После того, как я сел, до отправления осталось совсем мало минут. Но я все это время лежал на своем сиденье низко-низко, прятался там, где меня не будет видно снаружи. И пока мы ехали по городу, я делал то же самое, только иногда подсматривал, чуть-чуть высовывался из-за нижней части окна, чтобы увидеть то, что можно было разглядеть. Я так и оставался, пока разных зданий не стало меньше, пока по двум сторонам дороги не остались одни поля, и город был уже от нас далеко. И только тогда медленно-медленно я начал наконец подниматься с сиденья, мне стало безопаснее. И еще я был благодарен, хотя и дрожал, что получил еще немного времени, чтобы дождаться той штуки, которую я жду.

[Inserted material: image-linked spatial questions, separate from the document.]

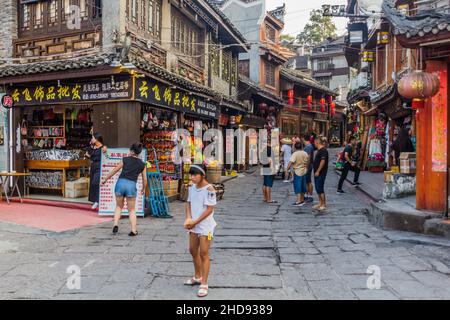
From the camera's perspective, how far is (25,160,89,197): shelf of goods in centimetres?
1159

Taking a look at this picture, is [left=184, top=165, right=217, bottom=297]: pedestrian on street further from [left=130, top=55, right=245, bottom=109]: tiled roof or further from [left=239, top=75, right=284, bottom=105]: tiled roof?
[left=239, top=75, right=284, bottom=105]: tiled roof

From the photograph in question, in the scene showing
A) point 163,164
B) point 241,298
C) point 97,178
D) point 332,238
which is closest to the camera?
point 241,298

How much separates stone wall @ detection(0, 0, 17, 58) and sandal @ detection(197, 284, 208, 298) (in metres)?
11.0

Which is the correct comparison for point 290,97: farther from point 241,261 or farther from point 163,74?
point 241,261

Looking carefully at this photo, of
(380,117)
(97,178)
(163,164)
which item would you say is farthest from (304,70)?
(97,178)

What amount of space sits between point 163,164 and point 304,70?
116 ft

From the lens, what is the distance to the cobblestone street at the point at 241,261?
188 inches

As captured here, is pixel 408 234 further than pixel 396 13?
No

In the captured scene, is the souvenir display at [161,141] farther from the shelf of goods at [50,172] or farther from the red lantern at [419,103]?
the red lantern at [419,103]

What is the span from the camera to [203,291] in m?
4.62

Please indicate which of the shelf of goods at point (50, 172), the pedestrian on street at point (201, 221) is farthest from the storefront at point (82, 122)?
the pedestrian on street at point (201, 221)

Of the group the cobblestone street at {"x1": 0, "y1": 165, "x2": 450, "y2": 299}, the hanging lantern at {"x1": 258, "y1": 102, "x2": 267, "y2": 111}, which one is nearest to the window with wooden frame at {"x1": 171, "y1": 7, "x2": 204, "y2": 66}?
the cobblestone street at {"x1": 0, "y1": 165, "x2": 450, "y2": 299}

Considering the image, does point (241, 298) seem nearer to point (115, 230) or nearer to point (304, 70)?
point (115, 230)

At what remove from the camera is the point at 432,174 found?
27.4 feet
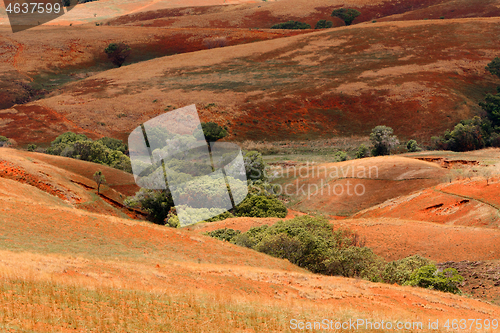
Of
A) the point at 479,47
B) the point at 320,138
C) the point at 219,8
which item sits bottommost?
the point at 320,138

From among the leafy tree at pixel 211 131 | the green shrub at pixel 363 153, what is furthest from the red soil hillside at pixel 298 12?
the green shrub at pixel 363 153

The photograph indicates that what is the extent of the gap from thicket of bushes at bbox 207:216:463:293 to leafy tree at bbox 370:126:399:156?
88.4 ft

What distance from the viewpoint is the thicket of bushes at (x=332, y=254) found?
1845 cm

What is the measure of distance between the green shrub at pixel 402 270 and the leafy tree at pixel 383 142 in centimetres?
3096

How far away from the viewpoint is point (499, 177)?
28.4 meters

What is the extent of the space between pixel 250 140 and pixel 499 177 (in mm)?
34336

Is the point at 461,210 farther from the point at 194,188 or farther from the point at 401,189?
the point at 194,188

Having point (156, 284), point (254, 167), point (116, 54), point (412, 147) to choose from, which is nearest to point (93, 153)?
point (254, 167)

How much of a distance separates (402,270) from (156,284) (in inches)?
428

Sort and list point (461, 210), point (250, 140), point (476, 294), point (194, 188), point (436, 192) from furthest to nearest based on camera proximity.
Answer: point (250, 140) → point (194, 188) → point (436, 192) → point (461, 210) → point (476, 294)

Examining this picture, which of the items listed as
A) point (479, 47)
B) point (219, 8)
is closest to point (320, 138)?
point (479, 47)

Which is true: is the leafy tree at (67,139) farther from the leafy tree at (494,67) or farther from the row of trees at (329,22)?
the row of trees at (329,22)

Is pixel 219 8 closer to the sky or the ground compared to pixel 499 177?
closer to the sky

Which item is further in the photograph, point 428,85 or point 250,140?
point 428,85
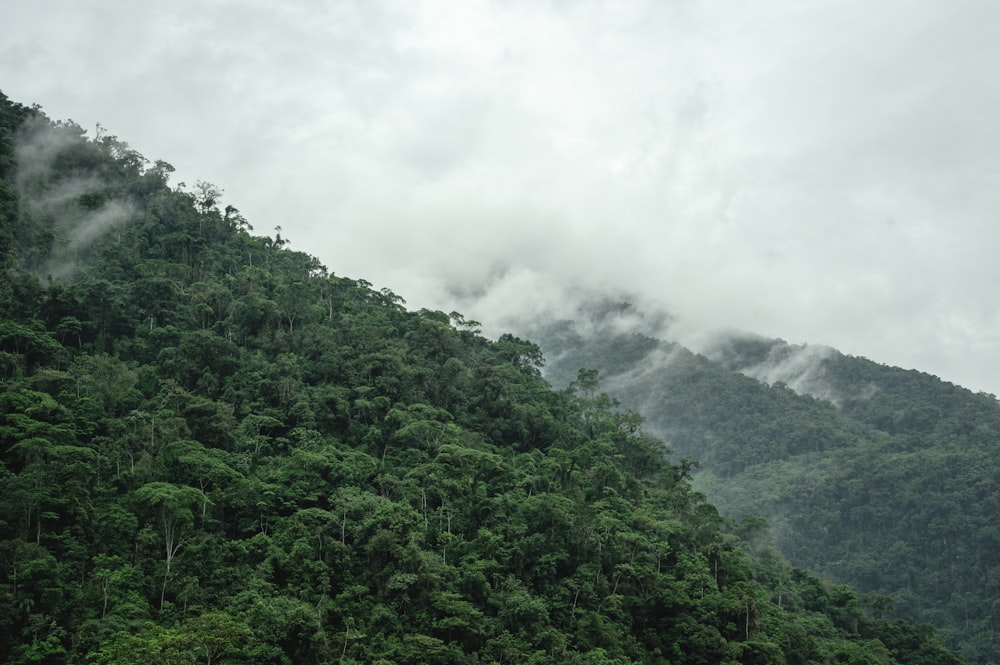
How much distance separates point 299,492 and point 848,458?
76.1 m

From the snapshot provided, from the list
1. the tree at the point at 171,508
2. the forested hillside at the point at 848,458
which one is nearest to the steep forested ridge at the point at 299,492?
the tree at the point at 171,508

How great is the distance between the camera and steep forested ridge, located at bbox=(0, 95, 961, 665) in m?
26.8

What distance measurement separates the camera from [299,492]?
108 feet

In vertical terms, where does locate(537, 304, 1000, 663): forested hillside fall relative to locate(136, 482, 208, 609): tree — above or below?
above

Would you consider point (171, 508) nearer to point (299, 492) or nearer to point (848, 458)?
point (299, 492)

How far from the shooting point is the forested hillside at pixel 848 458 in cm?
6775

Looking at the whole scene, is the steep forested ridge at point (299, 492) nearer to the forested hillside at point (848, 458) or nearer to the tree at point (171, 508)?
the tree at point (171, 508)

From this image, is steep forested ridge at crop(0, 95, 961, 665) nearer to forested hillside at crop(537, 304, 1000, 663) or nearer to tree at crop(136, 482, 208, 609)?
tree at crop(136, 482, 208, 609)

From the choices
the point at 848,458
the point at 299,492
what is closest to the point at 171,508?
the point at 299,492

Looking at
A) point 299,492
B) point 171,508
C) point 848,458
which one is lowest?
point 171,508

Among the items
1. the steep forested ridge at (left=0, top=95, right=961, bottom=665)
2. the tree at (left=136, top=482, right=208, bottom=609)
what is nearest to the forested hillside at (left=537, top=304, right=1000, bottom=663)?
the steep forested ridge at (left=0, top=95, right=961, bottom=665)

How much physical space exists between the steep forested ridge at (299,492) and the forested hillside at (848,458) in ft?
75.1

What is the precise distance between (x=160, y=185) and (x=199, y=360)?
23.3 meters

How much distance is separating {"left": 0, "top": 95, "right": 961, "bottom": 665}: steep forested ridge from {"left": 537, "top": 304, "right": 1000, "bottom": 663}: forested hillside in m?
22.9
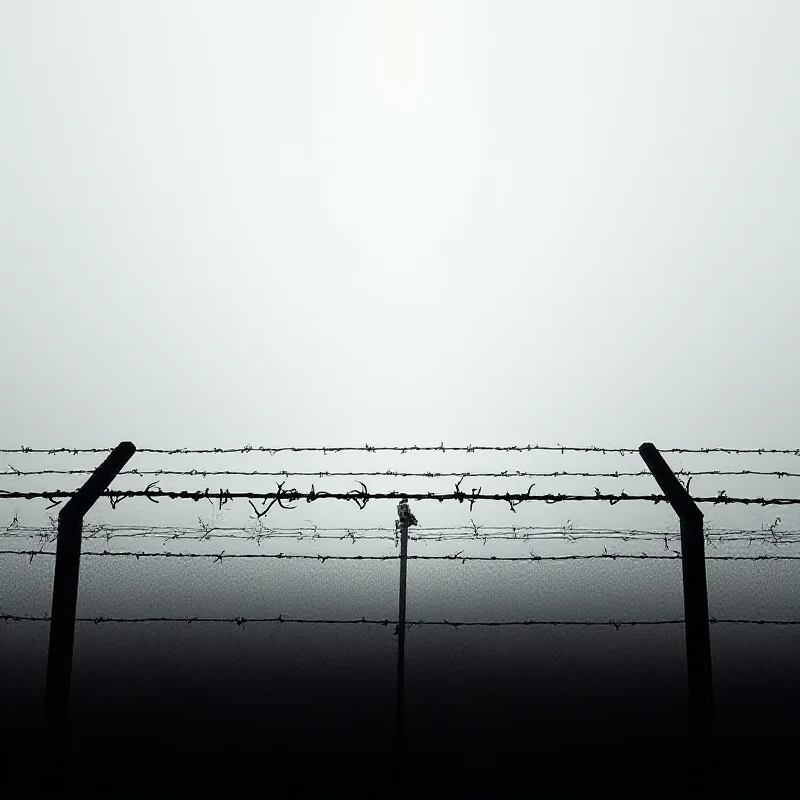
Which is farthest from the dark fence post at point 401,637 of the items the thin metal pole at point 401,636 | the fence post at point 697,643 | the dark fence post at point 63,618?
the dark fence post at point 63,618

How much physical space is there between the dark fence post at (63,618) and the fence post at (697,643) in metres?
2.64

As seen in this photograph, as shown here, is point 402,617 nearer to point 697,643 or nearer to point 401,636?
point 401,636

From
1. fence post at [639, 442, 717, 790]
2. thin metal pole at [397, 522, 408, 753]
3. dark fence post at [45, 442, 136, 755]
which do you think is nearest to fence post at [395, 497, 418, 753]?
thin metal pole at [397, 522, 408, 753]

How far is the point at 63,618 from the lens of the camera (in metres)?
2.46

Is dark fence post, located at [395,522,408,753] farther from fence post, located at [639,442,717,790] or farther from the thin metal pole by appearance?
fence post, located at [639,442,717,790]

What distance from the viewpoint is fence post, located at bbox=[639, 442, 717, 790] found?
7.87 ft

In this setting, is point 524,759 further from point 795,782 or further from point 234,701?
point 234,701

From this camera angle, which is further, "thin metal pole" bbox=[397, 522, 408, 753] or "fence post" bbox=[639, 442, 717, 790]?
"thin metal pole" bbox=[397, 522, 408, 753]

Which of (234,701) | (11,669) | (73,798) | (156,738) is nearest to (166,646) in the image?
(11,669)

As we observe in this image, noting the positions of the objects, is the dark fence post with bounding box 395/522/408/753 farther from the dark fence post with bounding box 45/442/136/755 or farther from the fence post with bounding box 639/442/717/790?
the dark fence post with bounding box 45/442/136/755

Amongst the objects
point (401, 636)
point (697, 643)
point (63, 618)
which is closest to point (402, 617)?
point (401, 636)

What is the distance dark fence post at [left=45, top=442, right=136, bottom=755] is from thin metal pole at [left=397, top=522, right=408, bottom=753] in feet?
5.54

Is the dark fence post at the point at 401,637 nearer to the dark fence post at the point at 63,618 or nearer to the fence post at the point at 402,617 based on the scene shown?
the fence post at the point at 402,617

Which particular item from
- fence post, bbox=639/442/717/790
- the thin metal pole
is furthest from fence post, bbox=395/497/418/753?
fence post, bbox=639/442/717/790
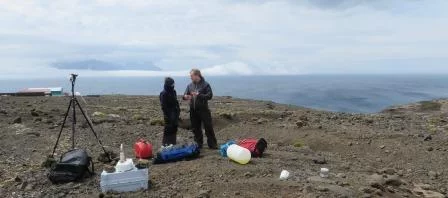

Автобус уже больше часа ехал, когда я первый раз начал думать, что, может, там, в парке, я просто запаниковал. А потом погорячился.
До этого у меня в мыслях никаких сомнений вообще не было. Я был абсолютно уверен: то, о чем я думал, почти случилось. Но пока я сидел, крепко прижимая к груди котомку с вещами, и глядел, как темнеет небо над полями, я начал размышлять, как же парень с картинками на руках мог про меня узнать. Я почти никогда с ним не говорил, даже когда он пытался говорить со мной, я был уверен, что никак не проговорился, не должен был. И потом еще, пока автобус ехал, я начал вспоминать всякие добрые вещи, которые он раньше для меня делал, и в особенности одну, о ней я долго думал, и от этого мне стало казаться, что он вообще не такой и что нож он, может, и правда нашел и хотел мне показать. Чтобы попробовать со мной подружиться. И вот тогда я в первый раз подумал, что я, наверное, просто запаниковал. Опять.
Это было почти сразу, как я появился в городе и в саду работал еще совсем недолго, и вот тогда этот парень с картинками на руках сделал для меня одну добрую вещь, о которой я все время думал, пока ехал на автобусе.
Для начала я почти все время работал в саду с розами, там, где сад переходит в главную часть парка, и там, куда приходит много людей, чтобы в футбол играть или бросать друг другу эти штуки, похожие на диски.
Ну и вот, дело было в том, что там была одна компания ребят постарше, которые никогда в футбол не играли и диски не кидали, вообще ничего особо не делали. Они обычно просто шатались туда-сюда, и, может, еще сигареты курили, и еще, может, толкали друг друга иногда. Плевались и всякое такое. Однажды они были совсем близко к тому месту, где я работал, и некоторые смотрели на меня, а потом один выкрикнул мне какое-то имя. Я сейчас не помню, что за имя, но я опять весь сжался и застеснялся. И порядком смутился из-за того, чем занимался, и даже немного покраснел, хотя не знал, могут они это видеть или нет. Но я вообще ничего им в ответ не крикнул. Наверное, это было совсем неправильно.